**Provided text**.
• • • • •

In recent years, there has been much activity concerning the replacement of carbon-based reductants in iron making. This is due to the high amount of carbon dioxide emitted by the iron and steel industries: in 2019, the global emission by this sector accounted for 2.6 Gt of carbon dioxide and this represents one-quarter of the carbon dioxide emitted by all industries. Around 5% of the carbon dioxide emissions in the EU region and 7% globally come from steel industries and this value is high for a single sector of the economy [1, 2]. However, the iron and steel sector cannot be completely replaced as it makes a huge contribution to the global economy and is vital to ensure continued economic development and to increase the standard of living in developing countries. The total value-added contribution by the steel industry in the year 2017 accounted for US$2.9 trillion, which is 3.8% of the global GDP [3]. Therefore, it is necessary to change the practices in this sector to use alternative processes that do not emit large quantities of carbon dioxide. Scrap-based processing has a role to play in this transition, although the limited availability of scrap and declining scrap quality means that the industry must continue to produce virgin material by reduction of ores. One technology that is investigated widely is the substitution of fossil carbon as a reductant by either biocarbon or hydrogen. In the case of biocarbon, it can be used as a replacement for pulverized coal injection in blast furnaces, or it can be gasified to produce syngas and used as a reductant of ores in a solid-state reaction to give a so-called direct reduction technique [4]. Hydrogen is also used in this way. In the 2020 technology road map devised by the International Energy Agency, it is stated that the utilization of green hydrogen as a primary reducing agent in the iron and steel sector is expected to reach a commercial scale by mid-2030s. Furthermore, green hydrogen and carbon capture, utilization and storage can cumulatively reduce emissions in the Sustainable Development Scenario by one-quarter [1, 5]. This scenario depicted in the 2020 technology road map can also be realized by looking at the key hydrogen reduction technology projects such as Hybrit (SSAB, LKAB and Vattenfall, Sweden), GreenIron, H2 Green Steel, and Hamburg pilot project (ArcelorMittal, Germany) [5].

Since pyrometallurgical research overwhelmingly concentrates on the replacement of carbon-based reductants in iron making, most notably replacing the blast furnace, the aim of the research work in this article is to replace or avoid the downstream processes needed to produce alloys, while also replacing carbon-based reductants with hydrogen. The ultimate goal is to produce any arbitrary alloy directly from suitable mixtures of oxides. This could be alloys in the final compositions of products using a new production route (Fig. 1); alternatively, hydrogen-based reduction could produce carbon- and energy-intensive precursor materials, such as ferroalloys, used in existing processes in the steel industry. Both applications shall be explored in this study and future-related work.

Fig. 1

Comparison of proposed process with traditional, scrap-based, and Hybrit processes. Reddish-orange blocks show process steps that involve melting the input material (Color figure online)

• • • • •

**Data**.
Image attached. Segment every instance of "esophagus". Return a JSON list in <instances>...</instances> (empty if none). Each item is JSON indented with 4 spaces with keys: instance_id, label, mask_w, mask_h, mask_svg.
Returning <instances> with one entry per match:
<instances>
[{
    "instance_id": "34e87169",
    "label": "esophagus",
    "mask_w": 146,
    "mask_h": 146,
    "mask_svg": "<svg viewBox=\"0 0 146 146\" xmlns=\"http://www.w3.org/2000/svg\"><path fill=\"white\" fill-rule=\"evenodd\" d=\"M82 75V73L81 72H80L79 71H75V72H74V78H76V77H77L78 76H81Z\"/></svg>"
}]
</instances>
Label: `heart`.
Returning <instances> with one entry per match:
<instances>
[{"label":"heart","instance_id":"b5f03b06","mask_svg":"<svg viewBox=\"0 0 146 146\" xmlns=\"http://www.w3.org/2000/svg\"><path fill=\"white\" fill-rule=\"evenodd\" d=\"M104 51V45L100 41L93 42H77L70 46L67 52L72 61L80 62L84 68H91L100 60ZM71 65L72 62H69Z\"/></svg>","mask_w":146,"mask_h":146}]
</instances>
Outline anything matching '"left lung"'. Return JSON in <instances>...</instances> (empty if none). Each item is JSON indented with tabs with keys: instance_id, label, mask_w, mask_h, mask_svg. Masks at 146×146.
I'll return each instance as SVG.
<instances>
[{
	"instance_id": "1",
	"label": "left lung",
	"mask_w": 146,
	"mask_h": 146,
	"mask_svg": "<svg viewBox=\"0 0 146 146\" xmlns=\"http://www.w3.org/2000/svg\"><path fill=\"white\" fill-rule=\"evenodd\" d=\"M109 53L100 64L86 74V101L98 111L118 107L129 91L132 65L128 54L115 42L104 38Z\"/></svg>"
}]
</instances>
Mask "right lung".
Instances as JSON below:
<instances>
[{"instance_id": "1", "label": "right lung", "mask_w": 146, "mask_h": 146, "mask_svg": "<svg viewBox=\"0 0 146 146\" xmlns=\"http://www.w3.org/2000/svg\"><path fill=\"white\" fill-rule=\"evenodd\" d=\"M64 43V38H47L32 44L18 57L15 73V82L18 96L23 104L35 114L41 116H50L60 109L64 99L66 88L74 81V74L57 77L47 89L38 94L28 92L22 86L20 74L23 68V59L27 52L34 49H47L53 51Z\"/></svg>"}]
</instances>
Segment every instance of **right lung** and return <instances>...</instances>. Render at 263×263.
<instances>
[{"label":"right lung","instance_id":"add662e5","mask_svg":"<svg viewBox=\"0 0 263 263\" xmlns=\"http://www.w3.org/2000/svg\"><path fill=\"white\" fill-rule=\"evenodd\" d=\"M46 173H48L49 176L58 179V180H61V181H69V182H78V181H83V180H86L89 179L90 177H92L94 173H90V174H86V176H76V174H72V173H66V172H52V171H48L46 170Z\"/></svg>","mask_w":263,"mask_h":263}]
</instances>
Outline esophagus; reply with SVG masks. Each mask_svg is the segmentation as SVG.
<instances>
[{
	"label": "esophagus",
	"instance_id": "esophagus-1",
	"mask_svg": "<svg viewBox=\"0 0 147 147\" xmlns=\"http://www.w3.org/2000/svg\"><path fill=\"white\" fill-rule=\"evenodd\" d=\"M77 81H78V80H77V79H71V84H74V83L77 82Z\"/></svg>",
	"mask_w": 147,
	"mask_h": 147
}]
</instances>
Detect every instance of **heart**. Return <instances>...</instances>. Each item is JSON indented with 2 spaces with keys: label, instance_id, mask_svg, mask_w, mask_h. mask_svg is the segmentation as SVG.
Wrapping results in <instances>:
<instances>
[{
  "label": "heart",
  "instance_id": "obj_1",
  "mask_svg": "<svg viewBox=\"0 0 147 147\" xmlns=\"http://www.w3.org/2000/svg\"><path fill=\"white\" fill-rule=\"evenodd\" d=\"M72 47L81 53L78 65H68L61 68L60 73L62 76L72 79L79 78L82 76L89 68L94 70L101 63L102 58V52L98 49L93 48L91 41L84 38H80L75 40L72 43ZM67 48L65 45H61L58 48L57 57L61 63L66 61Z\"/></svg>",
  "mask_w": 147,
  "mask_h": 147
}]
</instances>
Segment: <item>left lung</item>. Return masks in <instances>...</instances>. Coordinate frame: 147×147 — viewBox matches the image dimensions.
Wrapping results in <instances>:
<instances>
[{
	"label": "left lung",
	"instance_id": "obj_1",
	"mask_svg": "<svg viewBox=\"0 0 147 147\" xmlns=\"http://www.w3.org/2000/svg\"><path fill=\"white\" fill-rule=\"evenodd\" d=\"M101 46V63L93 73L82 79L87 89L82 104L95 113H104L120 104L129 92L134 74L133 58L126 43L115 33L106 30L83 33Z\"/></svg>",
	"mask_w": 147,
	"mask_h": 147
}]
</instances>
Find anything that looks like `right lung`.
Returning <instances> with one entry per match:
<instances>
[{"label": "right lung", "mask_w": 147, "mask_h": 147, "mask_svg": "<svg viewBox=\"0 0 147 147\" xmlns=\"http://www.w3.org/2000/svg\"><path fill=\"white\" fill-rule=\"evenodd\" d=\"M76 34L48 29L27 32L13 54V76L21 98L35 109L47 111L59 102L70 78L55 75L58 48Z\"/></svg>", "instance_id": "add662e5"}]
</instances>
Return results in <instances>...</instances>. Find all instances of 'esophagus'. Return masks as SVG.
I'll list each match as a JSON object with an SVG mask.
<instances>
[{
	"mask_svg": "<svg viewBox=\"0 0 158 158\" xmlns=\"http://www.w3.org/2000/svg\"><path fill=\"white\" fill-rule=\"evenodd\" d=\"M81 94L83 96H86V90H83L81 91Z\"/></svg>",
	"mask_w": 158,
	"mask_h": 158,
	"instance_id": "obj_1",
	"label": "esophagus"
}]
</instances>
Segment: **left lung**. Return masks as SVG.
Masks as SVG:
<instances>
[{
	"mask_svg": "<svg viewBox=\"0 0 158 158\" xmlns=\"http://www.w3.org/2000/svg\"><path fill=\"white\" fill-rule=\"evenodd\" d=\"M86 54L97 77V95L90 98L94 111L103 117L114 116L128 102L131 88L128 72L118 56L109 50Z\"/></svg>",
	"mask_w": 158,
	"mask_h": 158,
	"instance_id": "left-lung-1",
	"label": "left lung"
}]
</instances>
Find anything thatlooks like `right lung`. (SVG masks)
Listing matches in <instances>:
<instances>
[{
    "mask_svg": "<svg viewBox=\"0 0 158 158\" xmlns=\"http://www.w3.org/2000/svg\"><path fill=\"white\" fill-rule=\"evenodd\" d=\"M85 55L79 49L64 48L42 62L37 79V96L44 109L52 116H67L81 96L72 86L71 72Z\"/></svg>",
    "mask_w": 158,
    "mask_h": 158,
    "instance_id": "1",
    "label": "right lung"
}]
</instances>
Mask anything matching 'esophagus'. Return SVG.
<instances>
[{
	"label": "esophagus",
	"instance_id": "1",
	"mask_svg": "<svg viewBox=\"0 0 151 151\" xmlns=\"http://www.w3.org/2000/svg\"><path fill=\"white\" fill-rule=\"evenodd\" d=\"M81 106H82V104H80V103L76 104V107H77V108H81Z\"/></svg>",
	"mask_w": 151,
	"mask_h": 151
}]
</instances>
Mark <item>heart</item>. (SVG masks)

• • • • •

**Exercise set**.
1. Count the lines in the records that contain the string "empty", and reply with the number alone.
2. Write the next part of the text on using hydrogen instead of carbon reductants in iron and alloy production, picking up right after its final sentence.

**Results of the exercise**.
1. 2

2.
The current study aims to understand the fundamental materials science behind producing any metal alloy by hydrogen reduction of their respective metal oxide powders in solid state. As a proof of concept, it is preferable to select a simple binary alloy system with oxides that exhibit relatively low stability, that are inexpensive, that have some direct industrial applications, and that avoid major chemical hazards. Based on these criteria, the iron–nickel (also known as the ferronickel) system is a strong candidate; however, the iron–nickel system has the potential to form intermetallics such as FeNi₃, which may influence the reduction and homogenization processes, even though it is metastable in nature and its formation is kinetically limited above 500 °C [6]. Such effects may include providing a low-energy route for reduction, or forming intermediates that hinder overall reduction or homogenization kinetics. For this reason, copper–nickel, which has less industrial relevance but avoids the formation of any intermetallics, was also selected for the proof-of-concept study [7].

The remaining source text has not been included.